> [Exercise]:
Continue the profile of goalkeeper Vitali Pyanchenko below, picking up after its last line.

> [Source passage]:

----------

Vitali Pyanchenko

Personal information
- Full name: Vitali Vitalyevich Pyanchenko
- Date of birth: 11 February 1980 (age 45)
- Height: 1.93 m (6 ft 4 in)
- Position(s): Goalkeeper

Team information
- Current team: FC Sibir Novosibirsk (GK coach)

Senior career*
- Years: Team / Apps / (Gls)
- 2001–2003: FC Dynamo-Mashinostroitel Kirov / 70 / (0)
- 2006: FC Metallurg Krasnoyarsk / 1 / (0)
- 2008–2010: FC Gornyak Uchaly / 39 / (0)
- 2011–2012: FC Tyumen / 26 / (0)
- 2012–2013: FC Gornyak Uchaly / 26 / (0)

Managerial career
- 2005: FC Metallurg Krasnoyarsk (assistant)
- 2018–2019: FC Yenisey Krasnoyarsk (U-21 GK coach)
- 2019–2022: FC Yenisey Krasnoyarsk (GK coach)

----------

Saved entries
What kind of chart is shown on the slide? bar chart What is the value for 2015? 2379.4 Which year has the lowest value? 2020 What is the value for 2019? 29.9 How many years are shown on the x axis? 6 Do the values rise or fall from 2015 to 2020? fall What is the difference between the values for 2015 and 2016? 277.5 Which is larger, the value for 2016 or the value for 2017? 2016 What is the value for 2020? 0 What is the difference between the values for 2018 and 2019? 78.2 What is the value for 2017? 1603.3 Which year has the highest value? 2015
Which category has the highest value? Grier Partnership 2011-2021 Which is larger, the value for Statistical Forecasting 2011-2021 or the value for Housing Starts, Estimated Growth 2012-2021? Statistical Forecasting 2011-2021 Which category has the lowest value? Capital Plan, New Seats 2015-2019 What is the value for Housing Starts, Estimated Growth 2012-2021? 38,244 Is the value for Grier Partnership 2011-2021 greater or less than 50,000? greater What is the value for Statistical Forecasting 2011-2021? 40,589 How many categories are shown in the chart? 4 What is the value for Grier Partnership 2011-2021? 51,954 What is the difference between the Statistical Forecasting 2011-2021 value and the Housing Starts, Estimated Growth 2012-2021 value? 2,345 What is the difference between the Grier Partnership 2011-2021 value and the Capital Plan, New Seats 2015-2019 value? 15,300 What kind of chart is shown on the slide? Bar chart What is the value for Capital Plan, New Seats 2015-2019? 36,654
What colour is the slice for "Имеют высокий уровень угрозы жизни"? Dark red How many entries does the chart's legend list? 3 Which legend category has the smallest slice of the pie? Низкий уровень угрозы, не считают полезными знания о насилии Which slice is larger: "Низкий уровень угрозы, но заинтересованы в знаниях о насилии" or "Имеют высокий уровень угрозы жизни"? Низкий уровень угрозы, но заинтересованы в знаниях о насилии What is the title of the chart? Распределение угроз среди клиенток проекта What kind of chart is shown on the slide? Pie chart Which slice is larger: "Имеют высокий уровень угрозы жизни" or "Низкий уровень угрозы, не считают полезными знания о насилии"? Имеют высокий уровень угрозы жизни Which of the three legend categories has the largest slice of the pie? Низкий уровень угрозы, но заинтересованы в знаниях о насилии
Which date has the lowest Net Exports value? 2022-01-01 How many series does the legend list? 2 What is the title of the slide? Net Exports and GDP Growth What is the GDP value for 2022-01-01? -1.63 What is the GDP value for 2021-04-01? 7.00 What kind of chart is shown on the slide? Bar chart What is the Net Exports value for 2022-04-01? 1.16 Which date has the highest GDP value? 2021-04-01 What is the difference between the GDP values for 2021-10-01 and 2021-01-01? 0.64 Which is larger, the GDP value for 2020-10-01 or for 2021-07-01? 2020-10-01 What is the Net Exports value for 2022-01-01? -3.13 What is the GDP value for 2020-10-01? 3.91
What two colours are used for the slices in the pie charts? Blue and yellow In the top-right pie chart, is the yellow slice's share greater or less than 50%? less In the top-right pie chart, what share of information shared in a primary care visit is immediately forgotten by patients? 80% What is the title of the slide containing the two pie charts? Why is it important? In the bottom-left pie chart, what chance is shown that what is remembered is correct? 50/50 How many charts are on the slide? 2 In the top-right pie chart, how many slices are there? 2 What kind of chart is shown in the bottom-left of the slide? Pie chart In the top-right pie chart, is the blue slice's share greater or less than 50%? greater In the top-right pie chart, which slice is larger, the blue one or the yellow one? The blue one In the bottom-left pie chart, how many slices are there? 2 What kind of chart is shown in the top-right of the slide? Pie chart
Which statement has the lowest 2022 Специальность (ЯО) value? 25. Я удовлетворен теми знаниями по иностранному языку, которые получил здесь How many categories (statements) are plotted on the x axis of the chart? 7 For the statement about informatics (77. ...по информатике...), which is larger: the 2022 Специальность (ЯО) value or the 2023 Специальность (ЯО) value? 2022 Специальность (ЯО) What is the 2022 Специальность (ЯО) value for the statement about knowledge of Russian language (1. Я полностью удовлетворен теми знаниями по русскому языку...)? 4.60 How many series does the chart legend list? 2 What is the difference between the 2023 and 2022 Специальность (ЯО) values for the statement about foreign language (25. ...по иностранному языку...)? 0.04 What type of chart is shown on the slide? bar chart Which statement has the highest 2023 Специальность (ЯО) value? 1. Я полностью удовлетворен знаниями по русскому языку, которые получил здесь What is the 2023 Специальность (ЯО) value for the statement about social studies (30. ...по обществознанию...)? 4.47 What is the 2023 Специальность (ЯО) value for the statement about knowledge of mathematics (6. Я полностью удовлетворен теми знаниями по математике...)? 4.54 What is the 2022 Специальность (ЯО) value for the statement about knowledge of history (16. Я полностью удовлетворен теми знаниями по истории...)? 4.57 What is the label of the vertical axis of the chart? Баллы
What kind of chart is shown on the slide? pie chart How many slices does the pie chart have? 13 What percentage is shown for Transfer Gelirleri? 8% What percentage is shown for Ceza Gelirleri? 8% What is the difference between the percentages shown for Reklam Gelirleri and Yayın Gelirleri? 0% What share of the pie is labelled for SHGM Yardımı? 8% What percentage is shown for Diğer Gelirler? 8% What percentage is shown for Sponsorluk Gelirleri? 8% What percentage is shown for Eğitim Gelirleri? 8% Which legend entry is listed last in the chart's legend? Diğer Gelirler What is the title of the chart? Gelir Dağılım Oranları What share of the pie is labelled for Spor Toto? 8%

----------

> [Response to the exercise]:
- 2022–2024: FC Yenisey-2 Krasnoyarsk (GK coach)
- 2025–: FC Sibir Novosibirsk (GK coach)

= Vitali Pyanchenko =

Russian footballer and coach

Vitali Vitalyevich Pyanchenko (Виталий Витальевич Пьянченко; born 11 February 1980) is a Russian professional football coach and a former player. He is the goalkeepers' coach for FC Sibir Novosibirsk.

==Club career==
He played in the Russian Football National League for FC Metallurg Krasnoyarsk in 2006.